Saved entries
= Beginning of Section =
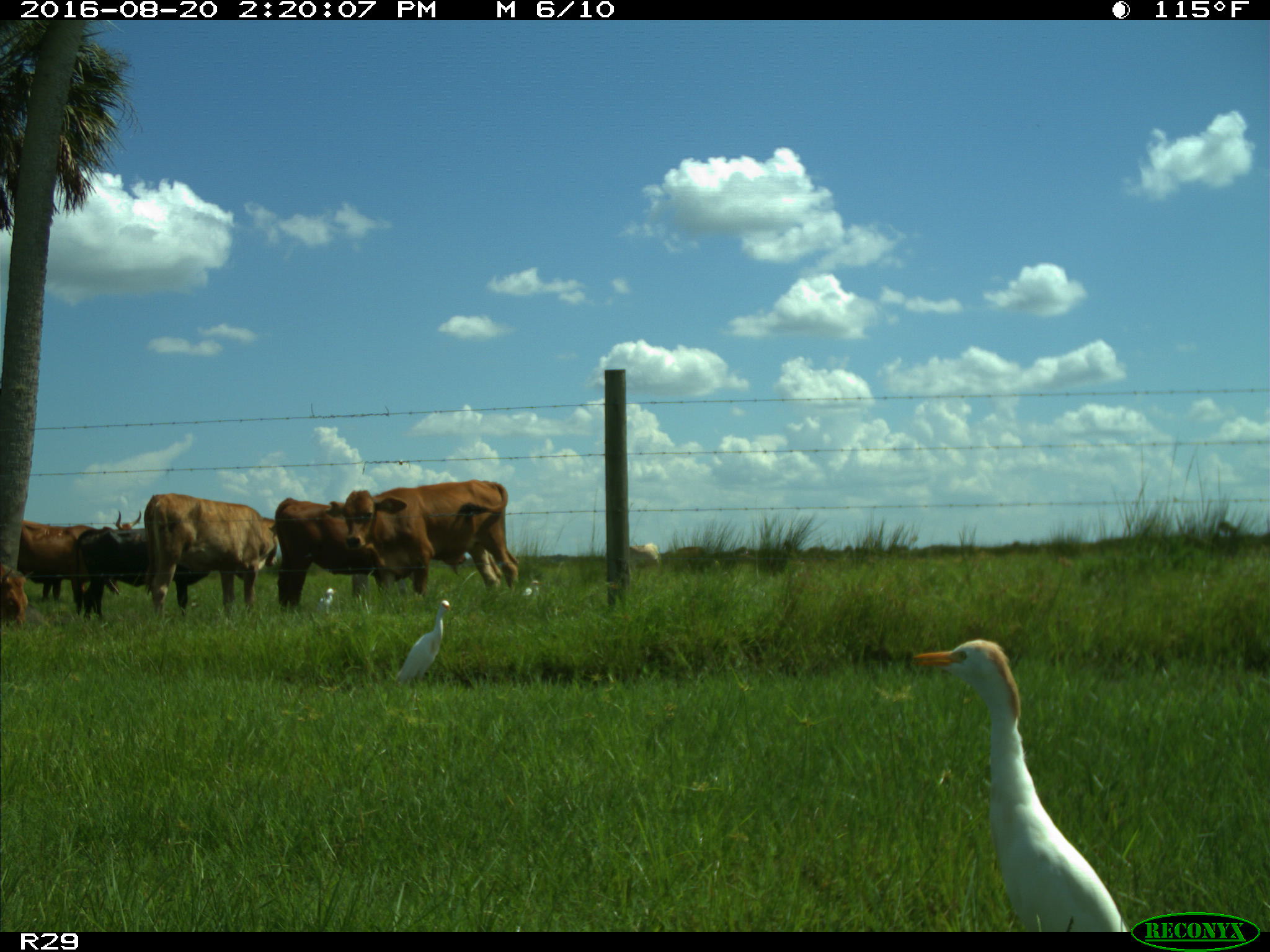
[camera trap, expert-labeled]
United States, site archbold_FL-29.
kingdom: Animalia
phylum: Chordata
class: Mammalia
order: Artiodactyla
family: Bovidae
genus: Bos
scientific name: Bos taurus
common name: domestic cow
= End of Section =
= Beginning of Section =
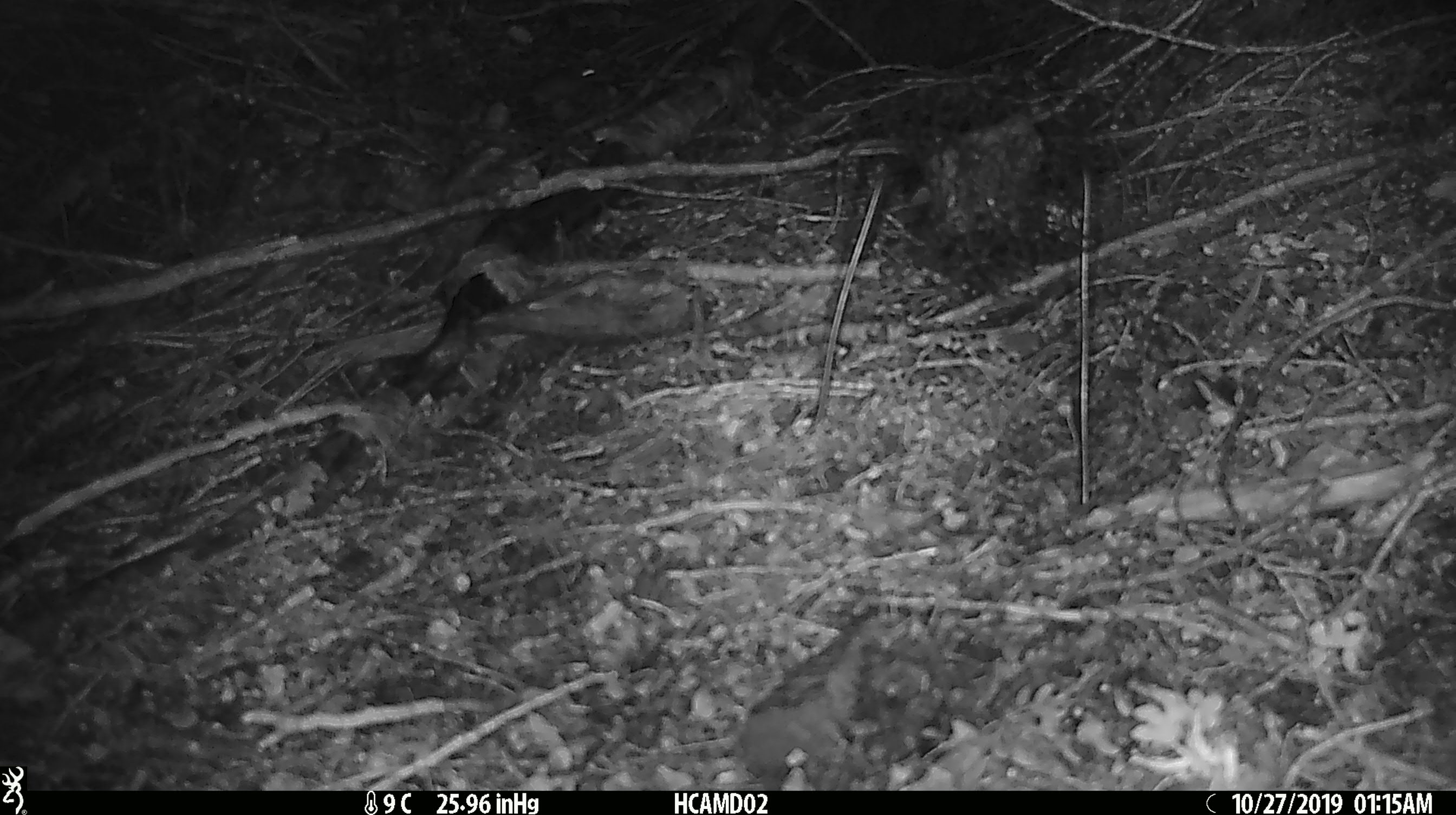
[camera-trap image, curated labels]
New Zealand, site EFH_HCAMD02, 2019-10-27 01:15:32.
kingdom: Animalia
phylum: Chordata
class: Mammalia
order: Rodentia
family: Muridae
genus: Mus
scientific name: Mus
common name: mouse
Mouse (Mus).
= End of Section =
From the data above, output exactly the lines between the one containing "[camera trap, expert-labeled]" and the one containing "common name: domestic cow", counting both of them.

→ **OUTPUT**
[camera trap, expert-labeled]
United States, site archbold_FL-29.
kingdom: Animalia
phylum: Chordata
class: Mammalia
order: Artiodactyla
family: Bovidae
genus: Bos
scientific name: Bos taurus
common name: domestic cow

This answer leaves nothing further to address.